*課題 A*.
いとこ婚についての本文を読み、次の問いに答えよ。
(i) カトリック教会が近親者との結婚を禁じたのはいつか。
(ii) 論文の筆者らは、よそ者を信用し協力することに積極的な社会を何と名付けたか。
(iii) 地図では、古い教会の影響下に長くあった地域ほど何が低いとされているか。
----------------
いとこ婚と論文

 6世紀初頭にカトリック教会が3rd cousin(みいとこ)より近い近親者との結婚を禁じたことが、やがて西欧人の心理に影響を及ぼし、最終的には西欧の民主制や個人主義を生み出した、というのがこの論文の主張だそうだ。それ以前の欧州は近親者のネットワークを基礎に置き、よそ者は排除するような社会だったが、長期にわたるいとこ婚の禁止はむしろよそ者を信用し彼らと協力することに積極的な社会を作り上げた。論文の筆者らはその社会をWEIRD(Western, educated, industrialized, rich and democratic)と名付け、そうした現代西欧的な価値観・心理の根っこがカトリック教会に由来しているのだと述べている。
 論拠となるのは大きく3つの分野のデータだ。1つは現代の各国がカトリック教会の影響下にあった期間、2つ目はWEIRDな価値観や心理を表す各種のデータ、そして3つ目が近親者の強いつながりを示す指数である。補足資料によると、近親者のつながりを評価する際には「いとこ婚」の他に、複婚つまり一夫多妻や一妻多夫制、拡大家族の同居、血統に基づく組織、そして共同体組織のあり方を分析している。
 彼らの主張を1番分かりやすく示しているのはこちらの地図だろう。古い教会の影響下に長くあった地域ほど、近親者間の密接な関係を示す指数(Kinship Intensity Index, KII)が低い。つまり、教会によるいとこ婚の禁止が長い時間にじわじわと影響し、身内びいきではない西欧的なWEIRDな社会を築き上げ、それが個人主義や民主主義につながった、と彼らは主張しているようだ。
----------------
*課題 B*.
記録の中から「Looking」という語を含む行をすべて探し出し、そのまま書き写せ。

[いくつかの記録]
----------------
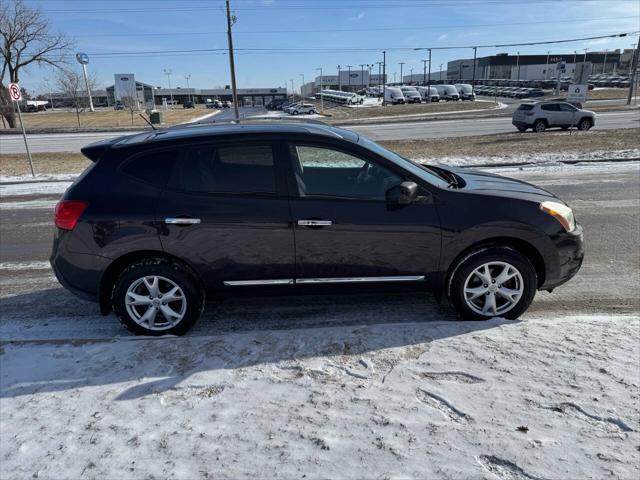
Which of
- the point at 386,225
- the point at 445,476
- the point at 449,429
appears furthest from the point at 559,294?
the point at 445,476

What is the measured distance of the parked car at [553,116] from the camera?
23.3 metres

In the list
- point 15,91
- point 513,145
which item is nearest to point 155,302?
point 15,91

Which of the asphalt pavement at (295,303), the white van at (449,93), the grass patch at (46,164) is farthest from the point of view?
the white van at (449,93)

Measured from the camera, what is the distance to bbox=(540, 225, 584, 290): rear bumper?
3.89m

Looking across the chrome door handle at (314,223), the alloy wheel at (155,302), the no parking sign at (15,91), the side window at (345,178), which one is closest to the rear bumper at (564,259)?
the side window at (345,178)

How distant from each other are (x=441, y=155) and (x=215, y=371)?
45.2ft

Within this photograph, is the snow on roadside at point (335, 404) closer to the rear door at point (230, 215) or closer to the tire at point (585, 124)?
the rear door at point (230, 215)

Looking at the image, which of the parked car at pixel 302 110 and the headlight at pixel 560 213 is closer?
the headlight at pixel 560 213

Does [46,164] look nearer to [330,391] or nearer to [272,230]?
[272,230]

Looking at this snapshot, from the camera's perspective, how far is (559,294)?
4570mm

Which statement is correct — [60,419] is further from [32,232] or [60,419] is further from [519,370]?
[32,232]

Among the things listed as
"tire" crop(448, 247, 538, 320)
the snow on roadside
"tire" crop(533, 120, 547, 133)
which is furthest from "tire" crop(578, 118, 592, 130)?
"tire" crop(448, 247, 538, 320)

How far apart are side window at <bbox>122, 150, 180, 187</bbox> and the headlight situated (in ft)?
10.2

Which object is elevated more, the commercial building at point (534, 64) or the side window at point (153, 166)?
the commercial building at point (534, 64)
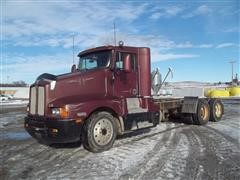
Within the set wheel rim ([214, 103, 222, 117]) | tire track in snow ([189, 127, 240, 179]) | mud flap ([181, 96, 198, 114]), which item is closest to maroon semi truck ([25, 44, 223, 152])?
tire track in snow ([189, 127, 240, 179])

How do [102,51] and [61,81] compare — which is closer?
[61,81]

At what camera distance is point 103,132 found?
27.3ft

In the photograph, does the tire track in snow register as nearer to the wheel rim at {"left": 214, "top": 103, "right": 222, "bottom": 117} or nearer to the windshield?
the windshield

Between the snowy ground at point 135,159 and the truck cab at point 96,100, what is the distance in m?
0.49

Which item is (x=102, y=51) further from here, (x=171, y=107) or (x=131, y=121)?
(x=171, y=107)

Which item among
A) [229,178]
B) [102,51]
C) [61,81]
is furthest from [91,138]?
[229,178]

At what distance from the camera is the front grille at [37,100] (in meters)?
8.20

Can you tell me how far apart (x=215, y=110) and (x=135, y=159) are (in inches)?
333

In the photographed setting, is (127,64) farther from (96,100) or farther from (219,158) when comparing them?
(219,158)

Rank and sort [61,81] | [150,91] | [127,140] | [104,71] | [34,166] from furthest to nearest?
[150,91] → [127,140] → [104,71] → [61,81] → [34,166]

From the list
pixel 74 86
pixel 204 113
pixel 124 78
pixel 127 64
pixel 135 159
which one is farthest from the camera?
pixel 204 113

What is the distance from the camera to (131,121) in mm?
9305

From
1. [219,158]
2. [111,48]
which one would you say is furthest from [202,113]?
[219,158]

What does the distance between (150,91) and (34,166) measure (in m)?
4.62
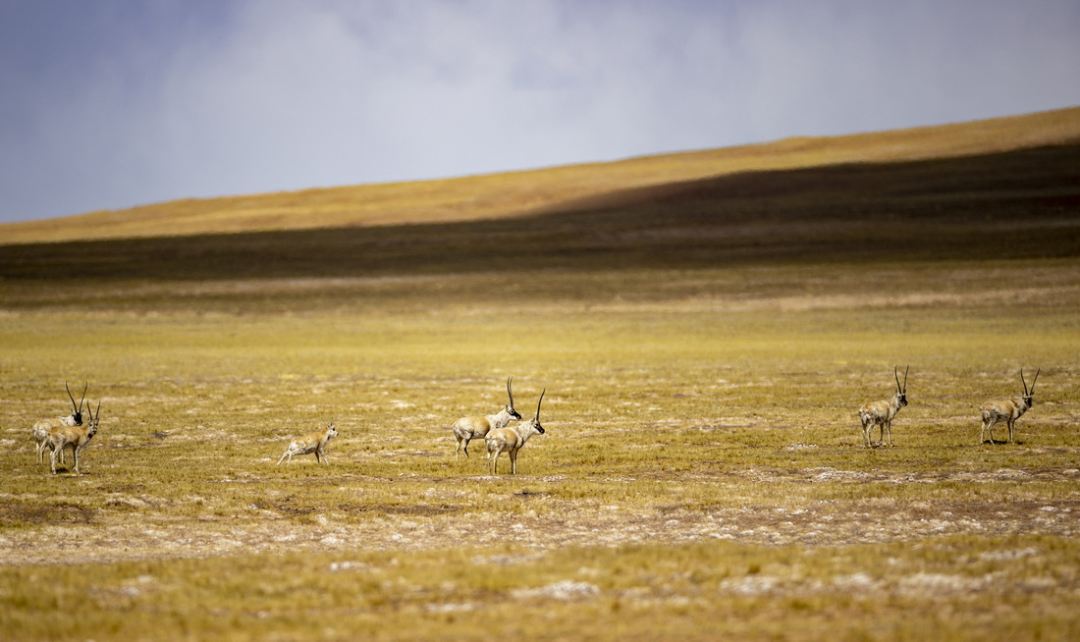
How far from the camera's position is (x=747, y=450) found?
20.7 meters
----------------
*正解 A*.
(i) 6世紀初頭
(ii) WEIRD(Western, educated, industrialized, rich and democratic)
(iii) 近親者間の密接な関係を示す指数(Kinship Intensity Index, KII)

*正解 B*.
Looking across the chrome door handle at (314,223), the alloy wheel at (155,302), the no parking sign at (15,91), the side window at (345,178), which one is closest to the rear bumper at (564,259)?
Looking at the image, which of the parked car at pixel 302 110 and the headlight at pixel 560 213 is closer?
Looking at this snapshot, from the camera's perspective, how far is (559,294)?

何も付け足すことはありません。